*** Opening of Text passage ***
# USB Mouse, nVidia GeForce 2 Video Card.. not uncommon..

## frachel

This is a very common setup. Exactly what to I need to do to get Gentoo working with X?

----------

## karl11

Hey. It's not an uncommon setup at all. In fact, I share the same setup and have the whole thing working. Unfortunately, I am currently on an SGI O2 at work instead of my Gentoo Linux box at home. When I get home tonight, I will post important parts of my XF86Config file along with an explanation of how to use xf86config to make one for your own computer. I am assuming you have x installed. For right now though, to get the nvidia card working, please do the following:

emerge nvidia-kernel && nvidia-glx

and add the following line to /etc/modules.autoload:

NVdriver

I am looking forward to helping you out on this one!

Karl Abbott

----------

## frachel

Thanks, I'll do those 2 things tonight and see how it goes.

----------

## karl11

Please note that doing the above instructions will only install the driver and the NVidia GLX extensions, they will not automatically fix your X woes. Should have more within the next 6-7 hours.

Karl

----------

## frachel

Yeah figured that.. If only XFree86 -configure would be able to create a working file (can never find mouse)..
*** Close of Text passage ***
*** Opening of Data shown ***
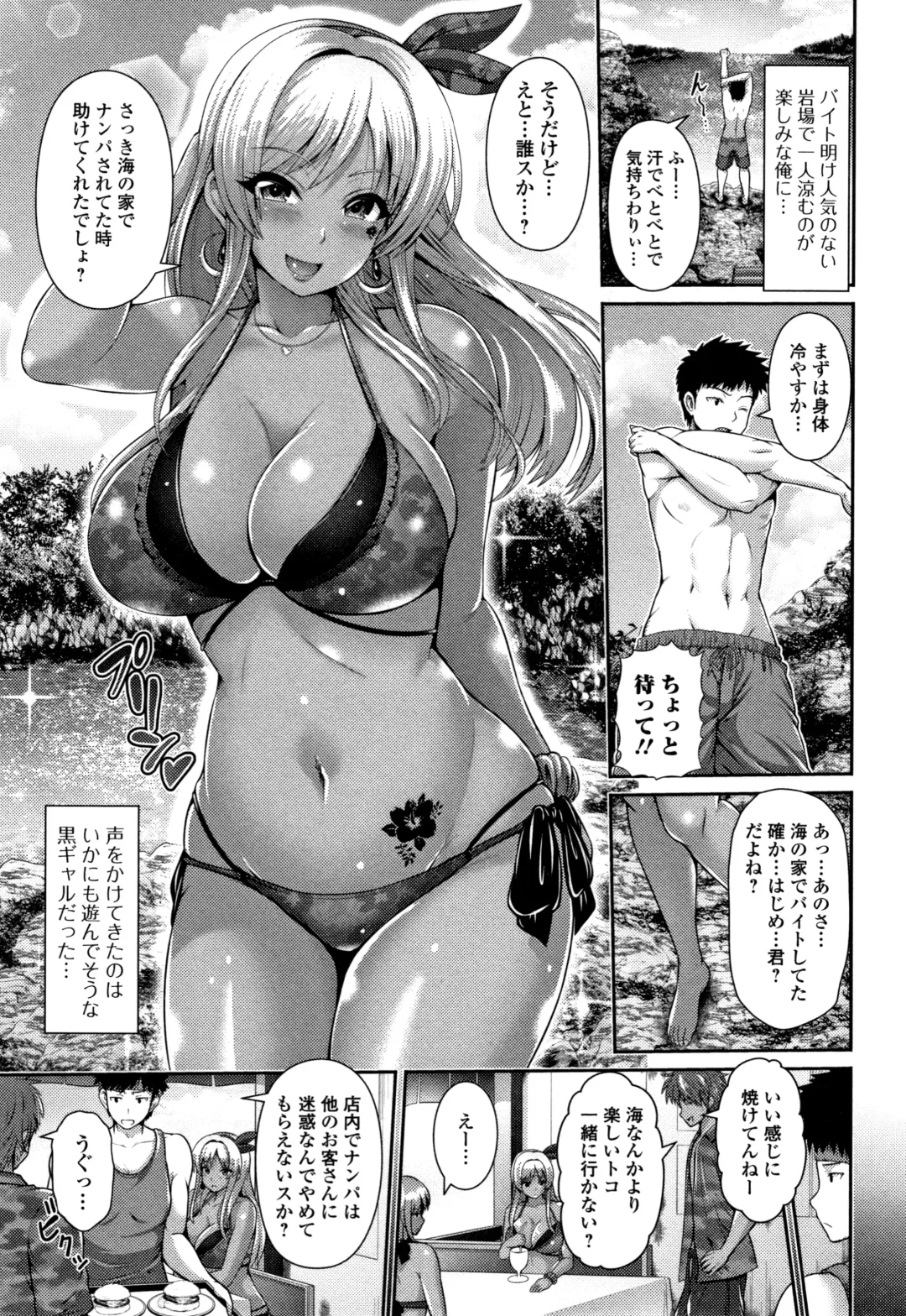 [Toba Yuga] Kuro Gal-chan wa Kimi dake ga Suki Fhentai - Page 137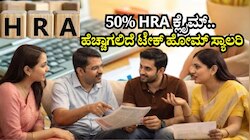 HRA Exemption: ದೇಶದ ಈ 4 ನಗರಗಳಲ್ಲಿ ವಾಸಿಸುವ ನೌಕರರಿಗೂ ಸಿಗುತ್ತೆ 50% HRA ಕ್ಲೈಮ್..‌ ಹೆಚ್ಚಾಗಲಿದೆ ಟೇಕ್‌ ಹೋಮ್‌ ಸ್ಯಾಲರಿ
*** Close of Data shown ***
#### Work required:
In the forum thread about getting X working, what does karl11 say to add to /etc/modules.autoload?

#### Reply to the exercise:
NVdriver